Firpo scrive inoltre che i “2 euro di costo per notifica remunerano il servizio e l’ente notificatore, cosa che per moltissimi cittadini rappresenta un significativo risparmio rispetto ai costi attuali di notificazione cartacea via raccomandata (che possono variare dai 7 fino a 15 euro). “Ovviamente la piattaforma va a competere con la  Pec, non con la  raccomandata cartacea. E due euro per una Pec alternativa sono tanti: come scriviamo nel libro, due euro per notifica “sono una cifra molto alta dati i costi per singolo invio, vicini allo zero”.

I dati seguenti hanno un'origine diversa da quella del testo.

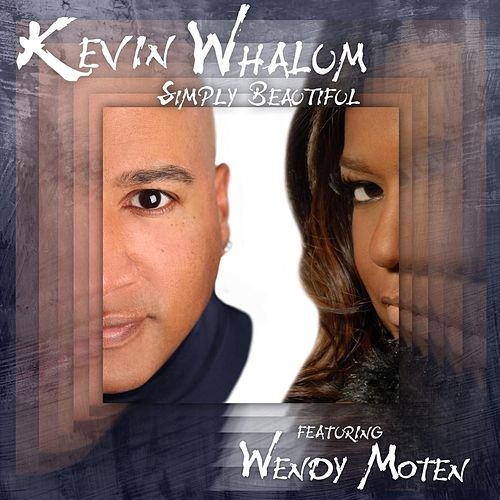 Play & Download Simply Beautiful (feat. Wendy Moten) by Kevin Whalum | Napster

Se qualcuno ha dubbi che la Pec non sia utilizzata, ricordiamo che secondo l’agenzia per l’Italia Digitale nel 2022 sono stati inviati 3 miliardi di messaggi Pec, con 14,5 milioni di caselle Pec attive. E ricordiamo che la Pec non potrà sparire, perché per regolamento Ue  dovrà diventare europea. Quindi la Piattaforma notifiche digitali non sostituirà la Pec, ma aggiungerà un servizio costoso a un servizio che esiste già ed è molto utilizzato.

Inoltre nel libro solleviamo un problema che Firpo non menziona: la Piattaforma delle notifiche digitali  “crea inoltre un disallineamento fra i tempi di certificazione della notifica delle amministrazioni pubbliche e quelli dei cittadini. Per le amministrazioni pubbliche i termini della notifica, tipicamente 5 giorni, scattano dal momento della presa in carico di Poste Italiane. Per i cittadini, invece, dal momento dell’avvenuta ricezione del destinatario. Si apre lo spazio al contenzioso”.  

Terminiamo come abbiamo iniziato. Oggi si parla molto dei ritardi e dei problemi di attuazione del Pnrr. E’ facile parlarne perché sono sotto gli occhi di tutti. Ma al di là dei ritardi e dei problemi di attuazione, veramente tutti coloro che hanno esibito una reazione pavloviana al nostro libro, difendendo il Pnrr a spada tratta e a prescindere, non hanno alcun dubbio sulle priorità di spesa incorporate nel Pnrr? Veramente pensano che tutti i 240 miliardi del Pnrr siano stati programmati nel modo migliore possibile? Noi lo troviamo implausibile, e sappiamo di non essere i soli, a giudicare da quanti difensori a oltranza del Pnrr ci hanno confessato, in privato, di non essere d’accordo con tante sue parti.